> [Exercise description]:
Gather each line of the records where "POIs" appears.

= = = = =

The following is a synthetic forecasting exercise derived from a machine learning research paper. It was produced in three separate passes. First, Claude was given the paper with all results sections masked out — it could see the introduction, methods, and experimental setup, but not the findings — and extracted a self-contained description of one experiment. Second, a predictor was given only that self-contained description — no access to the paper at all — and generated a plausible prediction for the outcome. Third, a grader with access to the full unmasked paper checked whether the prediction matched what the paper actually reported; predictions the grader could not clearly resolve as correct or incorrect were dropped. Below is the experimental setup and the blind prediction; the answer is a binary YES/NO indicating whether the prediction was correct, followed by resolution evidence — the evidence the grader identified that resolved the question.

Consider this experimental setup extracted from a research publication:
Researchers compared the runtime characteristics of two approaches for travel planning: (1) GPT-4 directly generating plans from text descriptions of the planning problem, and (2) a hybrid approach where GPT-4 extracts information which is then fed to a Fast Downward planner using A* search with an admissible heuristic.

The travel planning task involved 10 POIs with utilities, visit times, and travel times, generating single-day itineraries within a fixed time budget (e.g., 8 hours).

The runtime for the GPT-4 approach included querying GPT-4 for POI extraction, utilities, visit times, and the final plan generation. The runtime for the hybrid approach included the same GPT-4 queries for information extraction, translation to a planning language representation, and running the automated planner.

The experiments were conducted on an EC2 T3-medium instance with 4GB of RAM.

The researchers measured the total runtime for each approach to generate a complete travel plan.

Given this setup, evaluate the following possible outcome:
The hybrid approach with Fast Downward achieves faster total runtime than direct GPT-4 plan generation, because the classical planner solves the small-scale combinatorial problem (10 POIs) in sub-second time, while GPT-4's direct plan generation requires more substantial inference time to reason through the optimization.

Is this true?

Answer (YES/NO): NO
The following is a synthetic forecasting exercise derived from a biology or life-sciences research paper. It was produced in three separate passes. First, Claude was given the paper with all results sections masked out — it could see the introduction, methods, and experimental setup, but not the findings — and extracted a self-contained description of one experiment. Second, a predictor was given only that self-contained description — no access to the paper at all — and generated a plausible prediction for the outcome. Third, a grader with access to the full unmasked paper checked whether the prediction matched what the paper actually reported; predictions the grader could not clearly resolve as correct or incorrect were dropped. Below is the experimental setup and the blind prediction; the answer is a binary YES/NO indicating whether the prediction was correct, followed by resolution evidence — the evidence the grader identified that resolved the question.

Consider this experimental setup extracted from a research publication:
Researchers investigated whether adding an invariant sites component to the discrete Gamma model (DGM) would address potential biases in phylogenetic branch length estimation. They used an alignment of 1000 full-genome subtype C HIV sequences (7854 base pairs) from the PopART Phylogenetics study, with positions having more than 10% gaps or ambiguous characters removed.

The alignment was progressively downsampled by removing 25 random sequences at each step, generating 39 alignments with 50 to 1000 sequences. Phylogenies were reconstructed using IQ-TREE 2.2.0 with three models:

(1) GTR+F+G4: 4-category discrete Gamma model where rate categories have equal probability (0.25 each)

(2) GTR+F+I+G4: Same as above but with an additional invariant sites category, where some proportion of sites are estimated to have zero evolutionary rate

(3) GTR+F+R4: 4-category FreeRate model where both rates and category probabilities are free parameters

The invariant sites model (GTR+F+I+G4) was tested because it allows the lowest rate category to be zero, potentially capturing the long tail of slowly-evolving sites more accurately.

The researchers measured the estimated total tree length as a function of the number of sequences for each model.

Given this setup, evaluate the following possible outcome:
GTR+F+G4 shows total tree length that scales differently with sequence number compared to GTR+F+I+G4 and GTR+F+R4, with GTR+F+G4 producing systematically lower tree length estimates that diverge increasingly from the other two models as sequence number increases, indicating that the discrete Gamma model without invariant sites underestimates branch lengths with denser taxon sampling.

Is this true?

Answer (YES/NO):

= = = = =

> [Output below]:
The travel planning task involved 10 POIs with utilities, visit times, and travel times, generating single-day itineraries within a fixed time budget (e.g., 8 hours).
The hybrid approach with Fast Downward achieves faster total runtime than direct GPT-4 plan generation, because the classical planner solves the small-scale combinatorial problem (10 POIs) in sub-second time, while GPT-4's direct plan generation requires more substantial inference time to reason through the optimization.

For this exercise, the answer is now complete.